## Goal
Word for word, set down the records and skip each picture.

## Supplied data

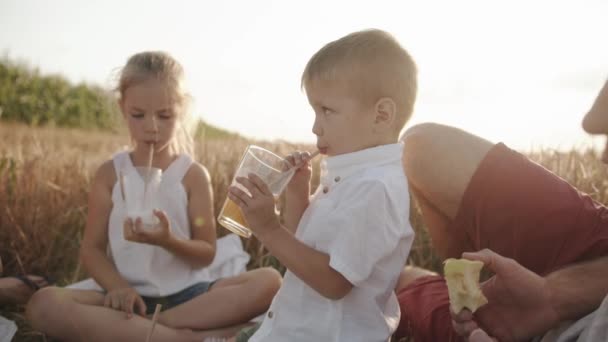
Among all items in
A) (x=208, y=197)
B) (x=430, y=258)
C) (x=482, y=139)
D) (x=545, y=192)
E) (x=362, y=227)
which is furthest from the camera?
(x=430, y=258)

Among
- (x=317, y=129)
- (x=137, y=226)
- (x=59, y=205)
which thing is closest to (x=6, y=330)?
(x=137, y=226)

## Response to the task
Among all items in
A) (x=208, y=197)
B) (x=430, y=258)
C) (x=482, y=139)
D) (x=545, y=192)
E) (x=362, y=227)
which is furthest from the camera?
(x=430, y=258)

Among
- (x=317, y=129)
- (x=137, y=226)
- (x=59, y=205)
which thing is closest to (x=6, y=330)?
(x=137, y=226)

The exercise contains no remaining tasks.